Can a skill file include conditional logic?+
Not in a programming sense, but you can write conditional instructions in natural language: 'If the column has a non-null constraint and the table already has data, add a DEFAULT value clause.' Claude interprets these conditions correctly. For truly complex branching, consider splitting into two separate skills.

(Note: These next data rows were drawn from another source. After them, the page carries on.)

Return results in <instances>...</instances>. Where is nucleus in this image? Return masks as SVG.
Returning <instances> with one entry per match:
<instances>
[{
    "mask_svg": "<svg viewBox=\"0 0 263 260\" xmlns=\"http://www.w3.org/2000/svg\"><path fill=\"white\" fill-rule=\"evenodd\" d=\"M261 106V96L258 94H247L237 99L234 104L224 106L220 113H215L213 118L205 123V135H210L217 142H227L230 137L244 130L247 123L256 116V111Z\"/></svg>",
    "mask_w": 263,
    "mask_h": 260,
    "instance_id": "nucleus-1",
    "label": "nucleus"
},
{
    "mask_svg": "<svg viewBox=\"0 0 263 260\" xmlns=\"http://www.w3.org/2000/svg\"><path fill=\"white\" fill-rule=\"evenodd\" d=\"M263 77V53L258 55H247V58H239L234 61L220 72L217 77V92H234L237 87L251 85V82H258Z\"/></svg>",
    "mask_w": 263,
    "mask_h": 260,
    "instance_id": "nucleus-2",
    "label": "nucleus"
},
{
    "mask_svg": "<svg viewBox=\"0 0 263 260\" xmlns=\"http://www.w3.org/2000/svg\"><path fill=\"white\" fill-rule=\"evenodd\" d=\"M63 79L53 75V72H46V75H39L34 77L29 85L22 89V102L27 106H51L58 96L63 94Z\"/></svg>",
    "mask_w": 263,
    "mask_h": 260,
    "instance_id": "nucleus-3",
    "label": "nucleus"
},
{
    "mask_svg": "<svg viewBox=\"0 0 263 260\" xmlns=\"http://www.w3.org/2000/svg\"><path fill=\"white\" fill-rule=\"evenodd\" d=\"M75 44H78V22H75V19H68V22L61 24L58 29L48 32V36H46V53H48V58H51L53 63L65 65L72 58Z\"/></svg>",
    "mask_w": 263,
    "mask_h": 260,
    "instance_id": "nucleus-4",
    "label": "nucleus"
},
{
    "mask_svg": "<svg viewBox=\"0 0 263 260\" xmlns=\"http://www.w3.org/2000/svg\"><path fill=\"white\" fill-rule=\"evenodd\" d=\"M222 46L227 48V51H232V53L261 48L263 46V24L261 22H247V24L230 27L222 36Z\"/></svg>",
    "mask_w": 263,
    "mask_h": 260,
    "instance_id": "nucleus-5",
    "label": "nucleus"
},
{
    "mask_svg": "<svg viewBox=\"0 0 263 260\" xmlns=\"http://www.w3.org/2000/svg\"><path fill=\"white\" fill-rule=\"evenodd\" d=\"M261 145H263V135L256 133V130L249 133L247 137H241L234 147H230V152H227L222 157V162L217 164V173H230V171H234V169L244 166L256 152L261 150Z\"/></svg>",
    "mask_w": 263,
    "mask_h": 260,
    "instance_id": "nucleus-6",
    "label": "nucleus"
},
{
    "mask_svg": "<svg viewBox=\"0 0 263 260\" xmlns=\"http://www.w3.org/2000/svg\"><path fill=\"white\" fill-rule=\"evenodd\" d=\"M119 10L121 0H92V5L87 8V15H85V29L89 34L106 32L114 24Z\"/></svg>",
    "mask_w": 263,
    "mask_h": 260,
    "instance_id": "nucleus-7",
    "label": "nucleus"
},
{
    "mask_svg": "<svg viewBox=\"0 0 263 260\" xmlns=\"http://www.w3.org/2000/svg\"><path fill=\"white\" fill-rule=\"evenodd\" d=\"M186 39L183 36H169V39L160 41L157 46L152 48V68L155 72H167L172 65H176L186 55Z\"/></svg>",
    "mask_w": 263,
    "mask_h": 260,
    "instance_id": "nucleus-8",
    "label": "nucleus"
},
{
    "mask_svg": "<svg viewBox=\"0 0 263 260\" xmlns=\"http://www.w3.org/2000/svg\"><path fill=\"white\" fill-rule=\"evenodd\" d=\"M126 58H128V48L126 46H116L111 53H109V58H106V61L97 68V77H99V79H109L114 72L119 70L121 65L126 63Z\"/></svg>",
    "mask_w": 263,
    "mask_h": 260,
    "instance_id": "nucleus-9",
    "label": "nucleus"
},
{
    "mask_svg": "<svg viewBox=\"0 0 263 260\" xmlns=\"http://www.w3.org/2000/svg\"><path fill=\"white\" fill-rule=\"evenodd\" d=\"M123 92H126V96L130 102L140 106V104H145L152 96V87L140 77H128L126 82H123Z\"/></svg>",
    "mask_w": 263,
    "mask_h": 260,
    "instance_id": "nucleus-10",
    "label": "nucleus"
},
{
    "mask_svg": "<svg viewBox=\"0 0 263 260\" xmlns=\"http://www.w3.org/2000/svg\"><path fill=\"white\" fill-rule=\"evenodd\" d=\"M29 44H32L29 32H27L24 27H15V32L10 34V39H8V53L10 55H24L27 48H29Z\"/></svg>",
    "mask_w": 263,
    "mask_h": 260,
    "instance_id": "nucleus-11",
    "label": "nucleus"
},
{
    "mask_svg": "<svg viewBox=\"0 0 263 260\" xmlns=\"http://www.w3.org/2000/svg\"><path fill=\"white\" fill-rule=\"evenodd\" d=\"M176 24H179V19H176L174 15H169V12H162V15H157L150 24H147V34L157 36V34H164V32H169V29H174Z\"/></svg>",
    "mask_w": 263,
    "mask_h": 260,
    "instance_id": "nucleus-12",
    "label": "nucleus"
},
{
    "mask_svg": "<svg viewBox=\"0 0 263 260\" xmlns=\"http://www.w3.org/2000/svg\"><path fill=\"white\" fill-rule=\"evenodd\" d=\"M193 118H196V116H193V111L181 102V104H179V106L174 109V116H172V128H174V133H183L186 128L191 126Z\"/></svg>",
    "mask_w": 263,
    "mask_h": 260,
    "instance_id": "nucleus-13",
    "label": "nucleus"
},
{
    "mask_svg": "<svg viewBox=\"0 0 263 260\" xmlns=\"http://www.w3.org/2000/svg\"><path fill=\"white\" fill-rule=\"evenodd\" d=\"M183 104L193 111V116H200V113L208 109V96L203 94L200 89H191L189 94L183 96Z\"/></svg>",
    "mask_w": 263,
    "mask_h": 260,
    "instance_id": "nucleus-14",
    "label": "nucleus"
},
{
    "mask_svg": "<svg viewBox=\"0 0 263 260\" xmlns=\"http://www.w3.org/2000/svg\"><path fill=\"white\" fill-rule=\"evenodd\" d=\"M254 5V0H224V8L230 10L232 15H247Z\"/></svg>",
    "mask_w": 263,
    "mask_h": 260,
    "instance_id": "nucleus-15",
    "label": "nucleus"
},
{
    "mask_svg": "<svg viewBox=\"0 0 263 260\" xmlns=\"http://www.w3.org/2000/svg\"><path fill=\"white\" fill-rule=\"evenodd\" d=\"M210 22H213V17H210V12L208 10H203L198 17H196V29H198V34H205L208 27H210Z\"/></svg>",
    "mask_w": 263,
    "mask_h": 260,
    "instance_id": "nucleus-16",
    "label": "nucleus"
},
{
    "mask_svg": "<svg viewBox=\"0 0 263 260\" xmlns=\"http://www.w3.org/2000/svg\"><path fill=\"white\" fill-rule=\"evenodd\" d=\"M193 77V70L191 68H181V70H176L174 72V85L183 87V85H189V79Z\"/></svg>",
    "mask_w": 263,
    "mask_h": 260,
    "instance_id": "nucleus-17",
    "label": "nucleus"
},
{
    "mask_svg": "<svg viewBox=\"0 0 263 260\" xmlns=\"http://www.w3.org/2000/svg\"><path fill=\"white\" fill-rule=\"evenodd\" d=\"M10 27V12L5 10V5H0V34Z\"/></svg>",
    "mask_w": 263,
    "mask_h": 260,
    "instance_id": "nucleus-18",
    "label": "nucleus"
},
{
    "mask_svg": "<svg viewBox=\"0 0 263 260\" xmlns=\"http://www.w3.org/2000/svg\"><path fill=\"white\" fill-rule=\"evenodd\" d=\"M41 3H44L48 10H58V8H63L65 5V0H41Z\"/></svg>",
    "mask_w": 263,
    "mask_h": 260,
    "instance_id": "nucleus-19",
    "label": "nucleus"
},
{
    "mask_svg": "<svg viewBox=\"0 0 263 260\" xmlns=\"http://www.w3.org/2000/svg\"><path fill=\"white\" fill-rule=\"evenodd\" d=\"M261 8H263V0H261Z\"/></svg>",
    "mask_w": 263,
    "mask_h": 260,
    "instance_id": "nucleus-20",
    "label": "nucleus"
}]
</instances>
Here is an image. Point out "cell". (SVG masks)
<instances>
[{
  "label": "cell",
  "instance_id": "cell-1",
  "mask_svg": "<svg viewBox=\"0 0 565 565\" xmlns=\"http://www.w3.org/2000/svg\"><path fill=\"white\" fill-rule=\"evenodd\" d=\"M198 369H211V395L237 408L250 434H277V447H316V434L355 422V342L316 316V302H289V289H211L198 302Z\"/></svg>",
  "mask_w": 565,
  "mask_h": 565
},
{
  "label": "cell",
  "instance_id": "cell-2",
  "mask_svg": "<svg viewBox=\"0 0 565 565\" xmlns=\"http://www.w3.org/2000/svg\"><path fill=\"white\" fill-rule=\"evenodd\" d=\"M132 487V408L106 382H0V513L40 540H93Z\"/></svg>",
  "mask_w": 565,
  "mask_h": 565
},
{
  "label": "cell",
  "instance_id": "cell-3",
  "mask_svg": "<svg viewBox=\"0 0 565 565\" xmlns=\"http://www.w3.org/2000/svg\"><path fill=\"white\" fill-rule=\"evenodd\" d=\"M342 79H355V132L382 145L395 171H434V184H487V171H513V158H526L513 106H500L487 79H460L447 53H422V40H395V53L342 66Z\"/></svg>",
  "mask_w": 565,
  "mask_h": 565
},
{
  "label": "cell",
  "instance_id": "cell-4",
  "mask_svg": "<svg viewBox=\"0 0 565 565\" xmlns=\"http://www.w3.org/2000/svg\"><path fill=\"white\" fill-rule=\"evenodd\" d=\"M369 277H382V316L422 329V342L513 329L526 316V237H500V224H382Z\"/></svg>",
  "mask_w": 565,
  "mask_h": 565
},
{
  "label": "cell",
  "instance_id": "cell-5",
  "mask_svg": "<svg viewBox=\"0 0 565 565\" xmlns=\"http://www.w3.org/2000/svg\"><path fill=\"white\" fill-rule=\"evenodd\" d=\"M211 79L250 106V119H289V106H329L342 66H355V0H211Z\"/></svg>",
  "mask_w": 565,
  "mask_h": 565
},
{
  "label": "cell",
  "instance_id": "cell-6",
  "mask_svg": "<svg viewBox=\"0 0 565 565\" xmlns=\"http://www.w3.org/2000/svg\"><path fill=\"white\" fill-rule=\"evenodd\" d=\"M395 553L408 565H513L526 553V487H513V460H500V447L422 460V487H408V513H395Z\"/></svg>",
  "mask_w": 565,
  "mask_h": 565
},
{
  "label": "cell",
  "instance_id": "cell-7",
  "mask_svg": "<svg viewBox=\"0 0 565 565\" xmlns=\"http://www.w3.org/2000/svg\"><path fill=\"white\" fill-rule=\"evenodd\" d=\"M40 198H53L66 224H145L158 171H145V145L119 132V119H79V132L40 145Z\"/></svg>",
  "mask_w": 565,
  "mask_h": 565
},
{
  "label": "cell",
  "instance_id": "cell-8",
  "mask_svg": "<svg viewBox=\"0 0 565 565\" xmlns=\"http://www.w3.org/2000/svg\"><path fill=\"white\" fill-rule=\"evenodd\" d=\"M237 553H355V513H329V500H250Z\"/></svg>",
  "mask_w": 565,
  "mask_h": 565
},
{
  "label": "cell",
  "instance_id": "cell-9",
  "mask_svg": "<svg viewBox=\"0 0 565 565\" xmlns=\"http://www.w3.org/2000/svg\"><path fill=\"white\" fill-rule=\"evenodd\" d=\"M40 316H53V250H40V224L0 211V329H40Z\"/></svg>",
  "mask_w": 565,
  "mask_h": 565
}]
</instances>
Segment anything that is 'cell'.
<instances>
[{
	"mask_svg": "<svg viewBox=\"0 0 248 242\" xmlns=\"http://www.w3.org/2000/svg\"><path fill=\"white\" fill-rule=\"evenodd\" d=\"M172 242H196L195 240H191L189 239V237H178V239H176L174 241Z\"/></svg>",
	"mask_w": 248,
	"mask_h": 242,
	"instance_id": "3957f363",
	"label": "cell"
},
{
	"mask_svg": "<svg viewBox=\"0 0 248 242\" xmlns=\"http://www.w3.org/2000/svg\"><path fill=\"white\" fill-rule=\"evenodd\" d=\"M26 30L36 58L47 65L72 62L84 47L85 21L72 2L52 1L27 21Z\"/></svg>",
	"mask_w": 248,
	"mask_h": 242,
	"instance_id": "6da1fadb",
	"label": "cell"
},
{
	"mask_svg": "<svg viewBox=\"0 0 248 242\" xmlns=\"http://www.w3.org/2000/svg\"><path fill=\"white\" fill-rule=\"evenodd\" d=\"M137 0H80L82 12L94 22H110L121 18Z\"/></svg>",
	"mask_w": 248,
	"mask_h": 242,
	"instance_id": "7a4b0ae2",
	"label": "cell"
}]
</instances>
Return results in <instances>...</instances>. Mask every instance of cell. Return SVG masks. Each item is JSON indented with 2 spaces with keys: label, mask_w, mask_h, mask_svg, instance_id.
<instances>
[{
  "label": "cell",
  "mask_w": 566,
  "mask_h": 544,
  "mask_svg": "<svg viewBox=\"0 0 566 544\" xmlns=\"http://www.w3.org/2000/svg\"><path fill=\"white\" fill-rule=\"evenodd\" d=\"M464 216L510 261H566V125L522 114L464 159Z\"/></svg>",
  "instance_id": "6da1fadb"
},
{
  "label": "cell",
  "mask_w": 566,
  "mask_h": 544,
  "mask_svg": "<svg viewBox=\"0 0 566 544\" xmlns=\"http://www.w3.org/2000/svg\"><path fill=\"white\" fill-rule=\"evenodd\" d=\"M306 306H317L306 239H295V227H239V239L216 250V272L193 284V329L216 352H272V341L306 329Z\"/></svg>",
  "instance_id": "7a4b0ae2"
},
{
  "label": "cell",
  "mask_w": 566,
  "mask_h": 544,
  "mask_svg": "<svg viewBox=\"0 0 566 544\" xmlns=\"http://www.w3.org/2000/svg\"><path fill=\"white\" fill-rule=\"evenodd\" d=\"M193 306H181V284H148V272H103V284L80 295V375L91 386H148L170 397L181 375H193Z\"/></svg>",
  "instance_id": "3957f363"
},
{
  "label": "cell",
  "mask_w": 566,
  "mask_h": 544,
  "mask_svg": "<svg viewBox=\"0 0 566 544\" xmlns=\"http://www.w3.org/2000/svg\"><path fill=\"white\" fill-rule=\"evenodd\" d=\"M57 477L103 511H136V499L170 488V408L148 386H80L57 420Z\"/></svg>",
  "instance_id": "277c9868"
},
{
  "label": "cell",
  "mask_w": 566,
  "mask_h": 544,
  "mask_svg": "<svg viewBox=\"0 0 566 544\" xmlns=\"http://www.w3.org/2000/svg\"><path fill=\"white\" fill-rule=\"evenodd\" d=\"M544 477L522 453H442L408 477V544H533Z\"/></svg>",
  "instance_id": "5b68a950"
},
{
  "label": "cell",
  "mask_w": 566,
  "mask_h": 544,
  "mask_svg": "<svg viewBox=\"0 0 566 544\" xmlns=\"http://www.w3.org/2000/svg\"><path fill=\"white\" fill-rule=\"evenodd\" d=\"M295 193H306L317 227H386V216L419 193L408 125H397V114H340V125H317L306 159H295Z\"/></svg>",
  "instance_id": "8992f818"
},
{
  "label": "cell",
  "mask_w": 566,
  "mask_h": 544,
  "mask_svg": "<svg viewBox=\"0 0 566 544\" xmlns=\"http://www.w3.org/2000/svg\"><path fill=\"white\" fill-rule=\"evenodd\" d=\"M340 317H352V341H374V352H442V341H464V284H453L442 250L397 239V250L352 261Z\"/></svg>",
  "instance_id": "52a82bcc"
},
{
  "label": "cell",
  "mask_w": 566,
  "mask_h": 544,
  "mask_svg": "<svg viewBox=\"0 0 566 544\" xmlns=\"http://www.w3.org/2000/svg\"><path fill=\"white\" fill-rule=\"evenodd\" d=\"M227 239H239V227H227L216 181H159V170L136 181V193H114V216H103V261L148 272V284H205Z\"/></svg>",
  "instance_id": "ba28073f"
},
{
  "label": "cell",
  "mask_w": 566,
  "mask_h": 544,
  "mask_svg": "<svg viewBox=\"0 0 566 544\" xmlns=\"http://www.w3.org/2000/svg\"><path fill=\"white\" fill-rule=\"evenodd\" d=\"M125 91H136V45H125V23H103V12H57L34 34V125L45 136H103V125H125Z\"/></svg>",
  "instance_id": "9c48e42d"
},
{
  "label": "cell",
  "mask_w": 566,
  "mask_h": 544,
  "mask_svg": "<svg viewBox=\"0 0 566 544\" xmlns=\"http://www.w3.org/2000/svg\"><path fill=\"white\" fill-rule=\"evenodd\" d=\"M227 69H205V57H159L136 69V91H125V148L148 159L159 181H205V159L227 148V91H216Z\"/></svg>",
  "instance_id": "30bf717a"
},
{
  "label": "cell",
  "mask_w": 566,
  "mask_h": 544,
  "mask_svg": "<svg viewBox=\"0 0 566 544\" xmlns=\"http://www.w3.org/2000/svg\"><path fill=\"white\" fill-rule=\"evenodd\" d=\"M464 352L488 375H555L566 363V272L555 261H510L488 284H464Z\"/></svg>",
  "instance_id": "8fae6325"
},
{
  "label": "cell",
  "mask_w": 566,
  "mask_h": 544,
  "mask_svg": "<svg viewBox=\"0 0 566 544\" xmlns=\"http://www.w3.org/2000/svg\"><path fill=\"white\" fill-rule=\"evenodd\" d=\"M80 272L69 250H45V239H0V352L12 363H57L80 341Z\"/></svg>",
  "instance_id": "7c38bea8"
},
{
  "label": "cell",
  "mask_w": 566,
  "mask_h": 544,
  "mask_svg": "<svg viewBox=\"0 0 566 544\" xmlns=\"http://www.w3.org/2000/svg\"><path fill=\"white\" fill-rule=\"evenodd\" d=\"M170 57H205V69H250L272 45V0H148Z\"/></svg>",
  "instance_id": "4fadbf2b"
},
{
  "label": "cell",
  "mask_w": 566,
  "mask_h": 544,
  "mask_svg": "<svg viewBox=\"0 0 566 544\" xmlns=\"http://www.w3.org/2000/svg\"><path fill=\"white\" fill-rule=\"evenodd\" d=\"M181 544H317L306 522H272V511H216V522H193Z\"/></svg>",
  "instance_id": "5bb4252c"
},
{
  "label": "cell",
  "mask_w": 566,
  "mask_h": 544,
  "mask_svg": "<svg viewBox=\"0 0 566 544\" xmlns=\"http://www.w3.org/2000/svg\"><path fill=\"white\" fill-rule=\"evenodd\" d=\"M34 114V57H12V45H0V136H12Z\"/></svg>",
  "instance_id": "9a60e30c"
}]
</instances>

Should a skill include the commands to run or just the instructions?+
Include the exact commands. Don't write 'run the migration command' when you can write `pnpm prisma migrate dev --name [name]`. Exact commands eliminate ambiguity and prevent Claude from guessing your project's tooling.
Can I use a skill in headless/--print mode?+
Yes. Claude reads skills in headless mode just like interactive mode. Include the skill name in your --print prompt: `claude --print 'Use the write-migration skill to add a sessions table with user_id and token columns'`.